Copy out, unchanged, the lines of the entries below between the line holding "Please indicate which of" and the line holding "which one is", inclusive.

BEGIN RECORDS FOR THE EXERCISE

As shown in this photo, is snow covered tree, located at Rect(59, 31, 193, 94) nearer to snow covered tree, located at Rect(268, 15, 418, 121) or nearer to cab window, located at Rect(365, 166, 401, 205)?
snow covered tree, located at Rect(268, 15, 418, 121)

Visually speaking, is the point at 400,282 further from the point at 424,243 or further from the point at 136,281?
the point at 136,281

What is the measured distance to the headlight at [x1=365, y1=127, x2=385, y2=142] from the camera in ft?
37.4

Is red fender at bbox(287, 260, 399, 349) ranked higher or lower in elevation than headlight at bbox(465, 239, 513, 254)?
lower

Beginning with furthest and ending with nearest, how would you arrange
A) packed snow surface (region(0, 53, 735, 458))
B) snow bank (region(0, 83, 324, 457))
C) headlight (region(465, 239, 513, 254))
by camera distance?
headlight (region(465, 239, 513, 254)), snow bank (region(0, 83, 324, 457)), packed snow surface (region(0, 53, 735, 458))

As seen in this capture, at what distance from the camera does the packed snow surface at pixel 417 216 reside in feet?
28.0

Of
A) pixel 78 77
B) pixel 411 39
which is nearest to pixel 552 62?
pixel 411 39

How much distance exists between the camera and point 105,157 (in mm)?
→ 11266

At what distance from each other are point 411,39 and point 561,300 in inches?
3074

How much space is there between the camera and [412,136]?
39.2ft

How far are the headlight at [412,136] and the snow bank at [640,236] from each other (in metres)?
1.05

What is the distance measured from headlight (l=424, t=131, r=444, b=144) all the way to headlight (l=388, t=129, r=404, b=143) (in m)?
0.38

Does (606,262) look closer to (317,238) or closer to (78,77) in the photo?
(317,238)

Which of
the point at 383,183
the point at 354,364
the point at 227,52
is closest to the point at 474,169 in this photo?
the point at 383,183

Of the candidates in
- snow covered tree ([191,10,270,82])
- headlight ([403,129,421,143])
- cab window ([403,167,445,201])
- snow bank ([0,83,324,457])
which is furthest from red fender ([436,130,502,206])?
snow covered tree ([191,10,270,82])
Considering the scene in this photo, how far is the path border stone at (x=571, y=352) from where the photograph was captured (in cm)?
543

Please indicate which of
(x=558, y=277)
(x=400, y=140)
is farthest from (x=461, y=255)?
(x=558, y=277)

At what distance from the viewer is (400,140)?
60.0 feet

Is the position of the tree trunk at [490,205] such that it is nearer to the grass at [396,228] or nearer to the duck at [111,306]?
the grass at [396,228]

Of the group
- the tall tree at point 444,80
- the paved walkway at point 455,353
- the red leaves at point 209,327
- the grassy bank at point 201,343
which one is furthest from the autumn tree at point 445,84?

END RECORDS FOR THE EXERCISE
BEGIN RECORDS FOR THE EXERCISE

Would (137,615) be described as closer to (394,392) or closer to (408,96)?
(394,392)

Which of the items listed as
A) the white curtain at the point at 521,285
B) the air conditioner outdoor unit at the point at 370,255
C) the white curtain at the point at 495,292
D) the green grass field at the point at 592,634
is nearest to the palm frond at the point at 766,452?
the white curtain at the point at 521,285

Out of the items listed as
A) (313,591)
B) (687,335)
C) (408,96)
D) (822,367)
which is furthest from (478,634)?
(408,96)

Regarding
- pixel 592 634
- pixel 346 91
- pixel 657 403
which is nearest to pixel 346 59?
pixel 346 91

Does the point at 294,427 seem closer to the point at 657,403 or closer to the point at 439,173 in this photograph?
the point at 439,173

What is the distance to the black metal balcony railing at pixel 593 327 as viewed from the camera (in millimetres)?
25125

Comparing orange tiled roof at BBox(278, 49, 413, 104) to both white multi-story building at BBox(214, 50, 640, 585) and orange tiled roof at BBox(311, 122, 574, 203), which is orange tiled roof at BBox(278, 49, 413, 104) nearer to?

END RECORDS FOR THE EXERCISE

RESULT OF THIS EXERCISE:
Please indicate which of
(x=558, y=277)
(x=400, y=140)
is farthest from (x=461, y=255)?
(x=558, y=277)

At what distance from the viewer is (400,140)?
60.0 feet

Is the position of the tree trunk at [490,205] such that it is nearer to the grass at [396,228] or nearer to the duck at [111,306]?
the grass at [396,228]

Of the group
- the tall tree at point 444,80
- the paved walkway at point 455,353
- the red leaves at point 209,327
- the grassy bank at point 201,343
which one is furthest from the autumn tree at point 445,84?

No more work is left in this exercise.